Di la razón a Bedwyr, pero Arturo siguió mostrándose muy seguro de su habilidad para razonar con los señores de Inglaterra y conseguir que apoyaran la campaña.

—Partimos al momento.

—Hay que preparar la nave —indiqué.

—Ya he enviado por delante a Barinthus junto con algunos de los hombres de Fergus —contestó Arturo—. Bedwyr, ve a buscar a Cai.

Bedwyr se puso en pie y se detuvo ante la puerta.

—¿Qué hacemos con Conaire?

—Diré a Conaire qué se ha de hacer —respondió Arturo.

—Permíteme —se ofreció Gwenhwyvar—. No puedes perder tiempo o la marea no os será favorable. Márchate ahora. Yo daré las explicaciones a Conaire. —Vio la muda pregunta que apareció en los ojos de Arturo y añadió—: No te preocupes por mí, amor mío; nada me sucederá.

Además, Llenlleawg no tardará en regresar.

Arturo se levantó. El asunto quedaba zanjado y él estaba ansioso por partir.

—Muy bien.

Aguardamos en el patio mientras preparaban los caballos. Fergus y Cai salieron por la puerta de la sala.
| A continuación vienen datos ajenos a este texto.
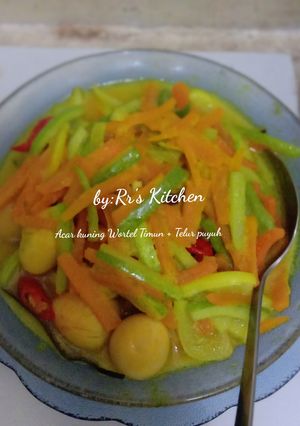 Foto resep Acar kuning Wortel Timun + Telur puyuh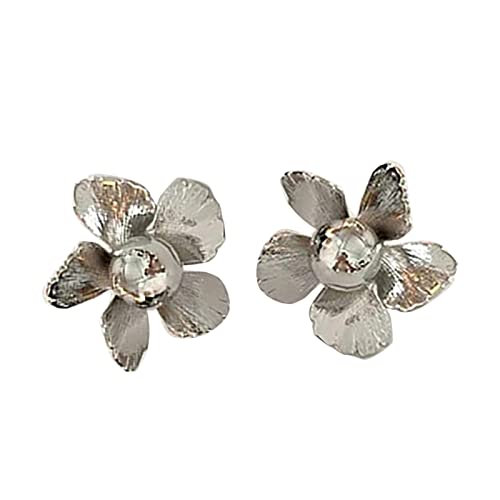 Blumenohrohrringe Party Schmuck Geschenk Ohrring Ohrstolme Mädchen Ohrohrschmuck Legierung Für Party Metal von BUBEFSKD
—Es mejor que nos vayamos —nos informó Cai—. Ese Conaire se muere por una pelea y me temo que tendrá una antes de que acabe el día.

—Marchaos —dijo Fergus—. Dejad que yo me ocupe de Conaire. Lo conozco, y me ocuparé de que no suceda nada malo.

—Os lo dejo a vos entonces —respondió Arturo, saltando sobre la silla—. Haced lo que debáis, pero cabalgad al sur en cuanto Llenlleawg regrese. Enviaré hombres y suministros en cuanto llegue a Caer Melyn.

—Ve con Dios, mi amor-dijo Gwenhwyvar.

Arturo se inclinó hacia el suelo y la envolvió en un veloz abrazo, y luego abandonamos Rath Mor y nos dirigimos a la costa a toda prisa. La nave esperaba cuando llegamos, y la marea subía ya. Sin perder un minuto, hicimos subir a los caballos, soltamos amarras y zarpamos. Una vez en la bahía, Barinthus izó la vela y el barco voló de regreso a Inglaterra.